Since many pastors are also husbands and fathers, they have an added responsibility. And the role of husband and father comes before that of a shepherd. In writing to the young pastor Timothy, the apostle Paul had this wise advice to for him.
“He must manage his own household well, with all dignity keeping his children submissive, for if someone does not know how to manage his own household, how will he care for God’s church? He must not be a recent convert, or he may become puffed up with conceit and fall into the condemnation of the devil.” 1 Timothy 3:4-6.
As you can see from God’s word, those roles should be more important in their life than their capacity as a pastor. So, if you want to have a happy and healthy pastor, insist that the man called to serve not neglect his home life, encourage him in leading his family, and care for them as you care for him.
I want to encourage you to support your pastor’s professional development. You want your pastor to attend conferences where he will continue to develop as a shepherd and leader. There is something healthy about getting out and seeing other ways of doing ministry. Unfortunately, many pastors feel guilty about asking for this opportunity to grow, so they don’t.
But members expect them to know the latest ministry approaches and trends, and some members feel they are being cheated if their pastor is not there every Sunday. If you want to burn a preacher out and start a call process every three years, operate your ministry with that failed approach.
From some 8,000 laypeople and ministers with whom we have conferred, five principal pastoral problems emerge a loss of nerve, a loss of direction, erosion from culture, confusion of thought, and exhaustion. They have become shaken reeds, smoking lamps, earthen vessels...spent arrows. They have lost hearts. But we can revive them!

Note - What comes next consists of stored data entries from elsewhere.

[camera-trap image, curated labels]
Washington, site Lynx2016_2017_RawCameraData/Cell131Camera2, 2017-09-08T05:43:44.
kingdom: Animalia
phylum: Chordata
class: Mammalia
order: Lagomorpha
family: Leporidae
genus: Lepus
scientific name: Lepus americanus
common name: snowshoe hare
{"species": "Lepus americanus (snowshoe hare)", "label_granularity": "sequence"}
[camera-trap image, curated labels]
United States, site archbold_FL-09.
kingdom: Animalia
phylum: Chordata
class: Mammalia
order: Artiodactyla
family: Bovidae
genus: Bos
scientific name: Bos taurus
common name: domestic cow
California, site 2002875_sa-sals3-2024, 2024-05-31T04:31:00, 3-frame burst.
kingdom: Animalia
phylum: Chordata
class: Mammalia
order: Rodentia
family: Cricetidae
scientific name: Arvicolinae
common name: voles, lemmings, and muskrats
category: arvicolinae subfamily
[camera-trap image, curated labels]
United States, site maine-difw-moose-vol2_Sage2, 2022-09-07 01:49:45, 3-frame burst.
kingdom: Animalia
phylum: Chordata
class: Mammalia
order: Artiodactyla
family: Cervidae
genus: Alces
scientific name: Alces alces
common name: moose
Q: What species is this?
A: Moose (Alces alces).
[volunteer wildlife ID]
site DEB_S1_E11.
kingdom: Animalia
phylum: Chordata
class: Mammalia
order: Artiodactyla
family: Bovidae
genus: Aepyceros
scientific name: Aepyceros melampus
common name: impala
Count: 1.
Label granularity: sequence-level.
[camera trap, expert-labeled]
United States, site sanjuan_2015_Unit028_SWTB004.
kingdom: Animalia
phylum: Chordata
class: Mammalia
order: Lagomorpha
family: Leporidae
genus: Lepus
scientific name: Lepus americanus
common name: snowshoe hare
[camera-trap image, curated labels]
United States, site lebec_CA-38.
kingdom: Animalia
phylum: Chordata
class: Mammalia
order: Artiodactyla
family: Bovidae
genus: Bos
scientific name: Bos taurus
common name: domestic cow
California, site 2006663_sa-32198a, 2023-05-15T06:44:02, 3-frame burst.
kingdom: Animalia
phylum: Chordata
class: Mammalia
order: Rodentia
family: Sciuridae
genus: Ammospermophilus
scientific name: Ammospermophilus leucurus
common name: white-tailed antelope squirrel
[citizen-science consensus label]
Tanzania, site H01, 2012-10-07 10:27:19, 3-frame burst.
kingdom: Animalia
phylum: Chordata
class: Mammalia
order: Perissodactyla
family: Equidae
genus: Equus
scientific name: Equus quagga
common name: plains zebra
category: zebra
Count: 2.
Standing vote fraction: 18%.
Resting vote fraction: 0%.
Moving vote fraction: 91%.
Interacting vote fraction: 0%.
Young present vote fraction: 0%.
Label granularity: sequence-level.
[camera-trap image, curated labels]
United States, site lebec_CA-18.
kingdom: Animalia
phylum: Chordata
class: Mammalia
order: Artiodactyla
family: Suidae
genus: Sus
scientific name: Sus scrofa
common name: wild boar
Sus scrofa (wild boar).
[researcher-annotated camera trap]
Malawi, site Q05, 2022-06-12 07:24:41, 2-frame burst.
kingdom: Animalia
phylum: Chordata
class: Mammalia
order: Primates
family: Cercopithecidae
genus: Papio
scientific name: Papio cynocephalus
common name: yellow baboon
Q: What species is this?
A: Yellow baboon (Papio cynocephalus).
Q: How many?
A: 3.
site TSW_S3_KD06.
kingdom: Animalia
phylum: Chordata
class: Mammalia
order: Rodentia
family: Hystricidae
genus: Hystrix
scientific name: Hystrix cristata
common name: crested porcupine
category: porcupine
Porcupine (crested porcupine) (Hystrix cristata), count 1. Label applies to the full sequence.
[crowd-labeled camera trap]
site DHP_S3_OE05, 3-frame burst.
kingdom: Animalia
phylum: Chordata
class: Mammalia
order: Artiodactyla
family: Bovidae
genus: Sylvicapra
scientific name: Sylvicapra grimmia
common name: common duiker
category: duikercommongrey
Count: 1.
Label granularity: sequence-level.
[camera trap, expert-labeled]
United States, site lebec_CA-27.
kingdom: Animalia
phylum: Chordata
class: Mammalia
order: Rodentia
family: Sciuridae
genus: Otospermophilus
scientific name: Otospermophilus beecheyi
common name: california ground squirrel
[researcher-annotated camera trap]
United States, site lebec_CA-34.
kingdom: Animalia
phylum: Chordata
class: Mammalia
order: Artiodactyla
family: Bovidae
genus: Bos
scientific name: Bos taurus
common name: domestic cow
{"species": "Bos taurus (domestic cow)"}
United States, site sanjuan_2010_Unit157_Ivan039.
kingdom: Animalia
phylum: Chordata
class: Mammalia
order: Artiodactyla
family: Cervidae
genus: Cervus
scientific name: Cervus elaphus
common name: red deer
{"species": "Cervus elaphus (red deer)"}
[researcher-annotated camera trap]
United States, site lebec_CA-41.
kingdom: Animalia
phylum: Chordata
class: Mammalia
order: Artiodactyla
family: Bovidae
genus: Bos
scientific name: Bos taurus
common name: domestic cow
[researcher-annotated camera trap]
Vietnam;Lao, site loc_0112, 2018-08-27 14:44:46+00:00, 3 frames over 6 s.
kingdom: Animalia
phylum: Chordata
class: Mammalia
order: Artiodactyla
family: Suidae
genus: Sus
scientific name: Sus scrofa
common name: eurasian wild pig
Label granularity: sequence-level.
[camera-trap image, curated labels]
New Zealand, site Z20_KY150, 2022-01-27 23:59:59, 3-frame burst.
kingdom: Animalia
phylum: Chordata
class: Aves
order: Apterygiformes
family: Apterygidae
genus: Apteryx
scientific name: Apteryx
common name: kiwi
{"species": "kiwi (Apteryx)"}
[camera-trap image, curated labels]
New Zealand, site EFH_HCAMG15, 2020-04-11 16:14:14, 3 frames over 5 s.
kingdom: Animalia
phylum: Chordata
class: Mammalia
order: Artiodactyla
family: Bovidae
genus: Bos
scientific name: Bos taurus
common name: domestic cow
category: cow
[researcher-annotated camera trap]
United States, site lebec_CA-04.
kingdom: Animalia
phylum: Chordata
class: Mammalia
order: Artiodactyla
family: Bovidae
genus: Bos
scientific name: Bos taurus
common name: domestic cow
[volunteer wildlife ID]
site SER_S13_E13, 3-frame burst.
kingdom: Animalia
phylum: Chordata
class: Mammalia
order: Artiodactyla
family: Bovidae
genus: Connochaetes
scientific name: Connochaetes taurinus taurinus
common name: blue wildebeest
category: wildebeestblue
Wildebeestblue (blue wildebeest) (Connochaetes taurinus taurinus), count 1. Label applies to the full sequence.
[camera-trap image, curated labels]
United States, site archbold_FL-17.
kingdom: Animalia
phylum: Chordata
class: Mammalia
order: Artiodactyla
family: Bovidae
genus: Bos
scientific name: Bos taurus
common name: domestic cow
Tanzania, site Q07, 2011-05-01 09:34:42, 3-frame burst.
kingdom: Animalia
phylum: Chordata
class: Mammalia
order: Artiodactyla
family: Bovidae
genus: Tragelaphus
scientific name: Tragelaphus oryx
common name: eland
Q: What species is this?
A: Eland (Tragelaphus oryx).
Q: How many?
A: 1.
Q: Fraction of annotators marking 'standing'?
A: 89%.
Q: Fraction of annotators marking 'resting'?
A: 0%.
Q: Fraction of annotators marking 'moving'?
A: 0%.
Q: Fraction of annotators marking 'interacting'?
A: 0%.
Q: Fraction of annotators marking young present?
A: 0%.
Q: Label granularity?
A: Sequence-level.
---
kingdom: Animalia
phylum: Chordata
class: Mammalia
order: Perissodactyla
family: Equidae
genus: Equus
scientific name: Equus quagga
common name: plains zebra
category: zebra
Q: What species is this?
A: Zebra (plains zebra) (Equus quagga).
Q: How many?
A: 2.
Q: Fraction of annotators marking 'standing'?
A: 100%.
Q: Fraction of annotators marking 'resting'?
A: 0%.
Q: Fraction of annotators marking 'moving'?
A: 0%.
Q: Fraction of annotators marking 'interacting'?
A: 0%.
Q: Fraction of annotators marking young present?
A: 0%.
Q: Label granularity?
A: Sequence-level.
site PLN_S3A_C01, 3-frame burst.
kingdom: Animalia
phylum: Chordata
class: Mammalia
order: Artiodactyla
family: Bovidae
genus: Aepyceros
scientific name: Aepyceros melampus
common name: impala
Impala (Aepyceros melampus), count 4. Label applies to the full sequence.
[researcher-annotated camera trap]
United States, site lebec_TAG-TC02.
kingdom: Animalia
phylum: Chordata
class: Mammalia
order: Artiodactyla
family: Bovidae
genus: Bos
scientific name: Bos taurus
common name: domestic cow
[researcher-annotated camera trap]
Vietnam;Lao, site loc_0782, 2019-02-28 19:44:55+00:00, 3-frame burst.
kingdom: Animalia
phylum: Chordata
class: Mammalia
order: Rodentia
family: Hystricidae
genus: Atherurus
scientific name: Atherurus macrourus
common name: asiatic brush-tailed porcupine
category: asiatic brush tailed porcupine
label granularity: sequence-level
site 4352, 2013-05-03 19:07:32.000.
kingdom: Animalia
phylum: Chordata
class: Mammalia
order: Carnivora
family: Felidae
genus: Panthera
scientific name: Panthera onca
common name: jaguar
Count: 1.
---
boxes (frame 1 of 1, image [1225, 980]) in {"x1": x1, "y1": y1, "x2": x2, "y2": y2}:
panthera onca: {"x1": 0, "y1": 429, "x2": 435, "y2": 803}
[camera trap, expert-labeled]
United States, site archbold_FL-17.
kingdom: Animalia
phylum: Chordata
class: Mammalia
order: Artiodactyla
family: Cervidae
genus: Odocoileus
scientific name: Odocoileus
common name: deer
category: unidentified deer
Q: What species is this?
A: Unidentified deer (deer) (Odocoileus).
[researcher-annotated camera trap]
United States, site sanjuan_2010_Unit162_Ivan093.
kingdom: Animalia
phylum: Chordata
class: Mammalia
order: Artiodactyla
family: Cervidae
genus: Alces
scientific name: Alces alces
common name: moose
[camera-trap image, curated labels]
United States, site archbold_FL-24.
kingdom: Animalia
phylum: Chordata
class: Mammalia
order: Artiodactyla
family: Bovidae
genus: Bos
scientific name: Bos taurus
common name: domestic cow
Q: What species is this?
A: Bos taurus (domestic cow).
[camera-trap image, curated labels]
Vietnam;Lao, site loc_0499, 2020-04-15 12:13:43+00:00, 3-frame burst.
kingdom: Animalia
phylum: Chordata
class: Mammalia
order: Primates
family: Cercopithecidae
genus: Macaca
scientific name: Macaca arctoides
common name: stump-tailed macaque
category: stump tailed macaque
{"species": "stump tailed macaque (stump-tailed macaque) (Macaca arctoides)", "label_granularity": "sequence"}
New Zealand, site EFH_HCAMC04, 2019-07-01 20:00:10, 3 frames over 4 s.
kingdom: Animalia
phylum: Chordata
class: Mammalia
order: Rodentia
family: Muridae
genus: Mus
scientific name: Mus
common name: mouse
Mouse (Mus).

My encouragement to congregations is to hold up the prophet’s hand. Pastors and their families need your prayers, your encouragement, your support, and your participation in the Gospel. They also need authentic relationships. I will leave you with this latest Barna Research to ponder.
Frequency of Interaction with Pastors Outside of Church Service & Events
When church members were asked if they regularly met with or spoke to the lead pastor of their church outside of church service and events, here are the sobering facts.
One in five Christian adults (20%) answers yes.
What about respondents who could not only identify as Christian but also exhibit some level of commitment to their local church?
One-third of churched adults (32%)—those who have been to church at least once in the last six months—say they regularly interacted with their lead pastor outside of formal church settings.
Forty-three percent of practicing Christians—self-identified Christians who say their faith is very important in their lives and have attended a worship service within the past month—answer similarly.
Let me leave you with an action item. I would encourage everyone who reads this to regularly let your pastor and his family know you appreciate them and the ministry he is providing. This may surprise you, but as a parish pastor, I heard way more complaints about my service than encouragement.